* start Dataset entries *

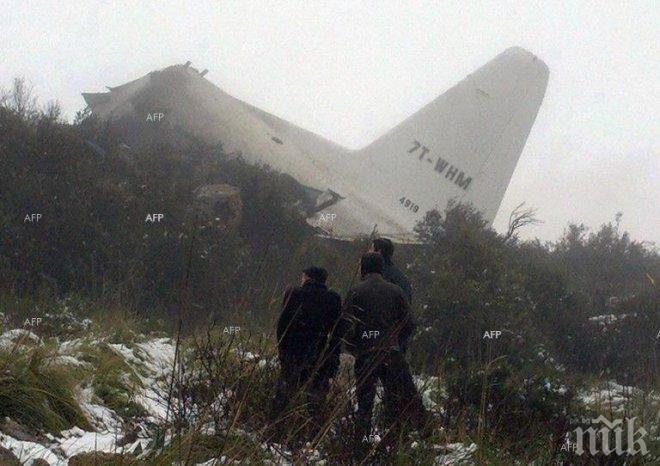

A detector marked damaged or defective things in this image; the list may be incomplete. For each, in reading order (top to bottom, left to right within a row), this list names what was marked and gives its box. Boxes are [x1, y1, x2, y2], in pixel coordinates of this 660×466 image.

crashed aircraft [82, 47, 548, 242]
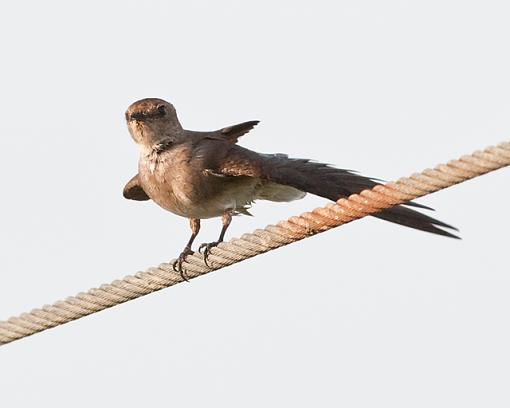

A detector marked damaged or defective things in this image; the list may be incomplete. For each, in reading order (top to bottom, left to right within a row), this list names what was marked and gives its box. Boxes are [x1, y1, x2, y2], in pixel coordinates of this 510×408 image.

rusty rope section [0, 142, 508, 346]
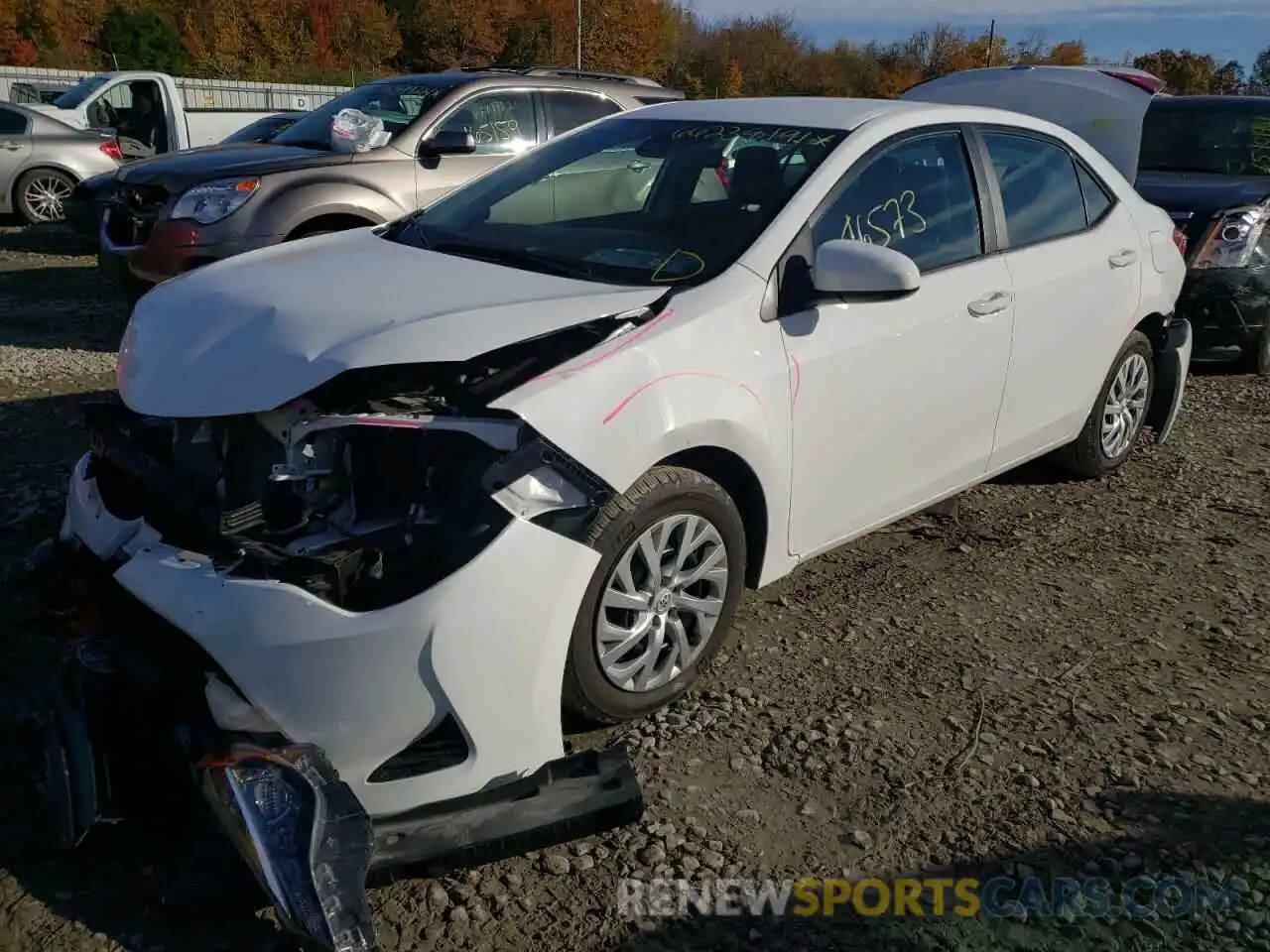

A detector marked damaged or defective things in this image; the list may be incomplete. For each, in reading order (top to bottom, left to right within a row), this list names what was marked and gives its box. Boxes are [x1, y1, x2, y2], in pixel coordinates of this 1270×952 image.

dented hood [119, 229, 655, 418]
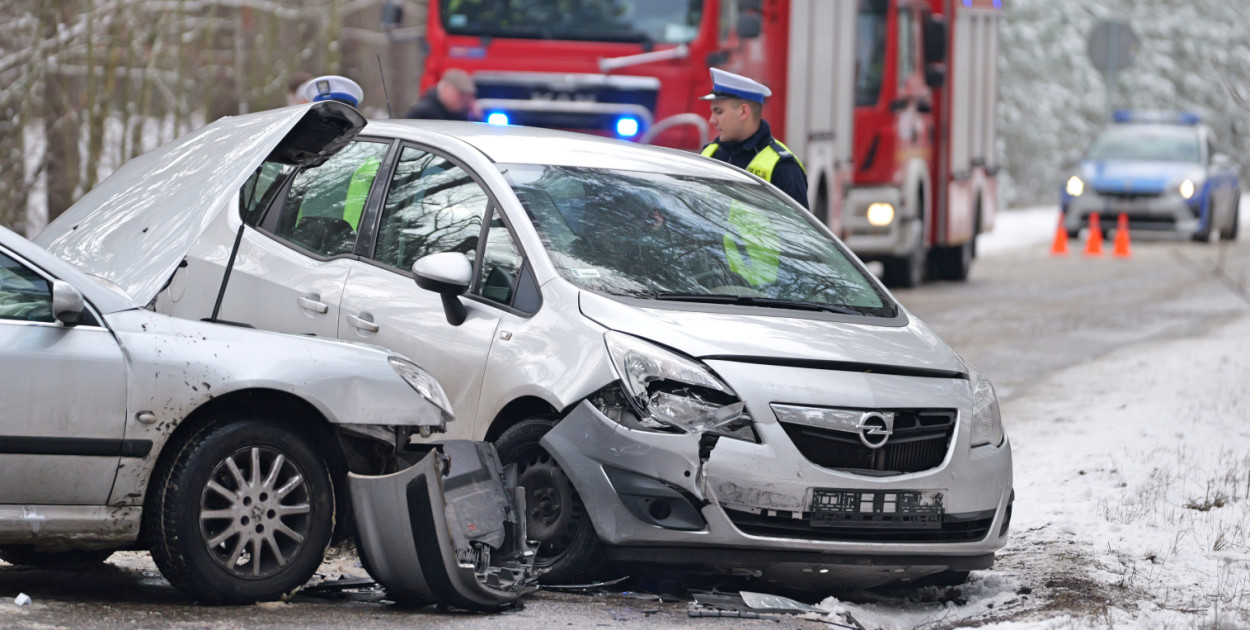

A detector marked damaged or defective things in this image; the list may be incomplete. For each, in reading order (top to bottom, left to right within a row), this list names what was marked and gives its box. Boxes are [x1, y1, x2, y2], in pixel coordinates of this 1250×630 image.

* end Dataset entries *

* Task requirements: Arrange every line of the records above as a numbered list, omitting blank lines and the pictures.

* The reply:
1. A detector marked damaged or defective things in this image; the list may be incomplete. For each, in reading order (top to bottom, left to right within a row), this list names what was marked and gives its box. Boxes are [x1, y1, x2, y2], in pixel coordinates of this 660×466 image.
2. crashed aircraft [82, 47, 548, 242]
3. A detector marked damaged or defective things in this image; the list may be incomplete. For each, in reading order (top to bottom, left to right within a row), this list names what was marked and gives its box. Boxes are [x1, y1, x2, y2], in pixel coordinates of this 510×408 image.
4. rusty rope section [0, 142, 508, 346]
5. A detector marked damaged or defective things in this image; the list may be incomplete. For each, in reading order (top to bottom, left to right within a row), this list names what was marked and gives its box. Boxes are [x1, y1, x2, y2], in pixel coordinates of this 1270×952 image.
6. dented hood [119, 229, 655, 418]
7. A detector marked damaged or defective things in this image; the list may be incomplete. For each, in reading order (top to bottom, left to right within a row), this list names what was marked and gives its box. Boxes are [x1, y1, x2, y2], in pixel coordinates of this 1250×630 image.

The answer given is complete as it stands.